EXERCISE INSTRUCTIONS:
Resume the news article on the California appeals court ruling that pollution cleanup orders count as lawsuits for insurers' duty to defend, picking up right after its last sentence.

EXCERPTED TEXT:
##########

In partially overturning a lower court's December 1995 ruling, a California appellate court on July 3 unanimously found that a pollution cleanup order by a state or federal environmental regulatory agency is equivalent to a lawsuit. As a result, a potentially responsible party is entitled to a defense from its comprehensive general liability insurers against such orders.

The policyholder's insurers in the case argued cleanup orders are comparable to claims, not suits. Under CGL policies, claims do not trigger insurers' duty to defend policyholders.

While CGL policies typically distinguish between suits and claims, they do not define those terms. As a result, courts nationwide have been at odds over whether a cleanup order is equivalent to a lawsuit.

Although the California appellate court's decision is not groundbreaking, it is important for policyholders in California and in other states where courts have not ruled on the issue, policyholder attorneys said.

"For environmental coverage in California, it's significant because it's the first reported decision on this issue," said policyholder attorney Barry J. Shotts, who represents the policyholder in the California appellate court case.

And, now that California, a leading state in insurance and environmental law, "has weighed in on the issue, it carries quite a bit of weight in other states, I think," said Mr. Shotts, a partner with Latham & Watkins in San Diego.

"You don't want to have a decision where you have a state taking a formal administrative position against a policyholder and the policyholder being left without a defense because of some fiction by an insurance company attorney" that a cleanup order is not a legal action by the government against a policyholder, said policyholder attorney Robert M. Horkovich, a partner with Anderson Kill & Olick P.C. in New York. Mr. Horkovich was not involved in the case.

An insurer attorney said the decision unfairly burdens insurers.

"This is a decision which tortures the definition of the word 'suit' to reach results which the court wants," said Bernard London, who was not involved in the case.

##########

SUPPLIED MATERIAL:
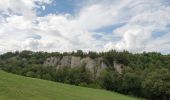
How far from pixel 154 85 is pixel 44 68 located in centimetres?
5566

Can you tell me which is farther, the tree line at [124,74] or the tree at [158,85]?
the tree line at [124,74]

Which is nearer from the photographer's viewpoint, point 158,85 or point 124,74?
point 158,85

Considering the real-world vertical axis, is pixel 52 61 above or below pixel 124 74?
above

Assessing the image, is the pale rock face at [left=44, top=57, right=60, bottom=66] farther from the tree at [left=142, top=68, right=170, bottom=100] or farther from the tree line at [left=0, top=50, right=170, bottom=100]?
the tree at [left=142, top=68, right=170, bottom=100]

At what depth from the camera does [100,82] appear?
11706cm

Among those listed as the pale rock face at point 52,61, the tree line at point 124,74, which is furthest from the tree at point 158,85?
the pale rock face at point 52,61

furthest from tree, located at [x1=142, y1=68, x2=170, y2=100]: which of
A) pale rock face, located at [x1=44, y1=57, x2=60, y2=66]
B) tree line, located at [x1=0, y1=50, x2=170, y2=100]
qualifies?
pale rock face, located at [x1=44, y1=57, x2=60, y2=66]

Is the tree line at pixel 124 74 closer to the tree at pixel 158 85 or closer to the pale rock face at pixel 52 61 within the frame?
the tree at pixel 158 85

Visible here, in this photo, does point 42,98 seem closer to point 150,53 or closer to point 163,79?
point 163,79

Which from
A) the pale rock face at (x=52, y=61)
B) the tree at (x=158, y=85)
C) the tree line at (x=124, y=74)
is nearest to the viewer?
the tree at (x=158, y=85)

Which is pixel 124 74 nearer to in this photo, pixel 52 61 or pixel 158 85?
pixel 158 85

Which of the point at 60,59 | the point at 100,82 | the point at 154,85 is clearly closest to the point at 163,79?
the point at 154,85

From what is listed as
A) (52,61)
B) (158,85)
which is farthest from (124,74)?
(52,61)

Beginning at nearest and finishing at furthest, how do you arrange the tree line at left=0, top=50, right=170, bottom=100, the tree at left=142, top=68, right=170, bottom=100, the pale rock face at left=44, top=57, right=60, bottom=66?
1. the tree at left=142, top=68, right=170, bottom=100
2. the tree line at left=0, top=50, right=170, bottom=100
3. the pale rock face at left=44, top=57, right=60, bottom=66
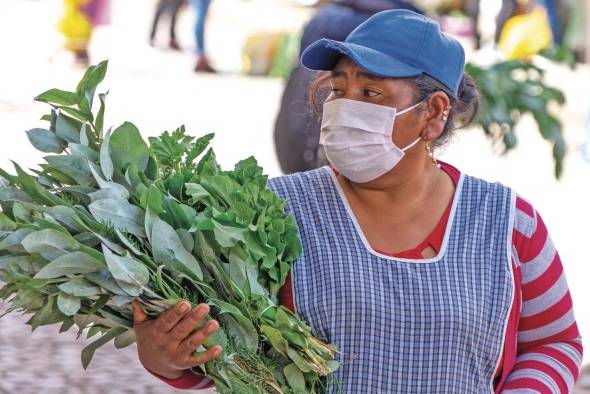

##########

FINAL ANSWER:
"Rather than look up the word 'suit' in Webster's Dictionary and afford it its logical common-sense meaning, the court undertakes an extremely lengthy analysis which concludes that a PRP (letter) is indeed a suit," said Mr. London, of London Fischer in New York. "This court's reasoning rewrites the insurance contract and forces a cost not underwritten and for which no premium was paid to the insurer."

In the case, pesticide and fertilizer wholesaler Foster-Gardner Inc. of Coachella, Calif., has incurred hundreds of thousands of dollars in defense costs since 1992, according to Mr. Shotts. That is when California's Environmental Protection Agency ordered the company to investigate and remediate pollution at its Coachella site.

The company is seeking a defense from the insurers that wrote its CGL insurance from 1970 until 1986. Those insurers, which Latham & Watkins estimates wrote a total of at least $5.5 million dollars of limits, are National Union Fire Insurance Co. of Pittsburgh, Pa., a subsidiary of American International Group Inc.; Fremont Indemnity Co., a subsidiary of Fremont General Corp.; Pacific Indemnity Co., a subsidiary of Chubb Corp.; and Ranger Insurance Co., a subsidiary of Fairfax Financial Holdings Ltd.

The insurers' attorneys at Sinnott, Dito, Moura & Puebla in Los Angeles did not return calls.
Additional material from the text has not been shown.